● **Work to be completed**
From first line to last, give the records again word for word and omit the pictures.
BEGIN
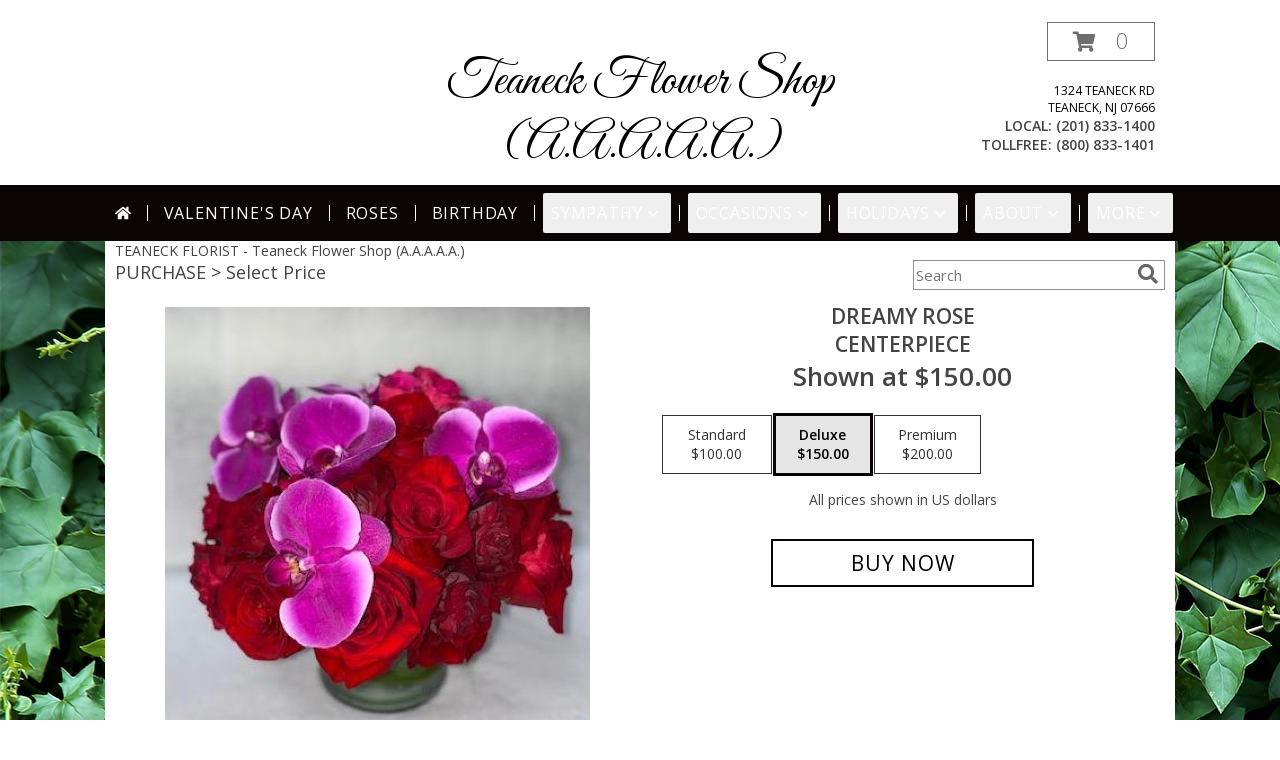

--- FILE ---
content_type: text/html; charset=utf-8
request_url: https://www.google.com/recaptcha/api2/aframe
body_size: 266
content:
<!DOCTYPE HTML><html><head><meta http-equiv="content-type" content="text/html; charset=UTF-8"></head><body><script nonce="AElMdRi9KaoWnuNtzjzbgg">/** Anti-fraud and anti-abuse applications only. See google.com/recaptcha */ try{var clients={'sodar':'https://pagead2.googlesyndication.com/pagead/sodar?'};window.addEventListener("message",function(a){try{if(a.source===window.parent){var b=JSON.parse(a.data);var c=clients[b['id']];if(c){var d=document.createElement('img');d.src=c+b['params']+'&rc='+(localStorage.getItem("rc::a")?sessionStorage.getItem("rc::b"):"");window.document.body.appendChild(d);sessionStorage.setItem("rc::e",parseInt(sessionStorage.getItem("rc::e")||0)+1);localStorage.setItem("rc::h",'1768993344650');}}}catch(b){}});window.parent.postMessage("_grecaptcha_ready", "*");}catch(b){}</script></body></html>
END
● **Solution below**
--- FILE ---
content_type: text/html; charset=utf-8
request_url: https://www.google.com/recaptcha/api2/aframe
body_size: 266
content:
<!DOCTYPE HTML><html><head><meta http-equiv="content-type" content="text/html; charset=UTF-8"></head><body><script nonce="AElMdRi9KaoWnuNtzjzbgg">/** Anti-fraud and anti-abuse applications only. See google.com/recaptcha */ try{var clients={'sodar':'https://pagead2.googlesyndication.com/pagead/sodar?'};window.addEventListener("message",function(a){try{if(a.source===window.parent){var b=JSON.parse(a.data);var c=clients[b['id']];if(c){var d=document.createElement('img');d.src=c+b['params']+'&rc='+(localStorage.getItem("rc::a")?sessionStorage.getItem("rc::b"):"");window.document.body.appendChild(d);sessionStorage.setItem("rc::e",parseInt(sessionStorage.getItem("rc::e")||0)+1);localStorage.setItem("rc::h",'1768993344650');}}}catch(b){}});window.parent.postMessage("_grecaptcha_ready", "*");}catch(b){}</script></body></html>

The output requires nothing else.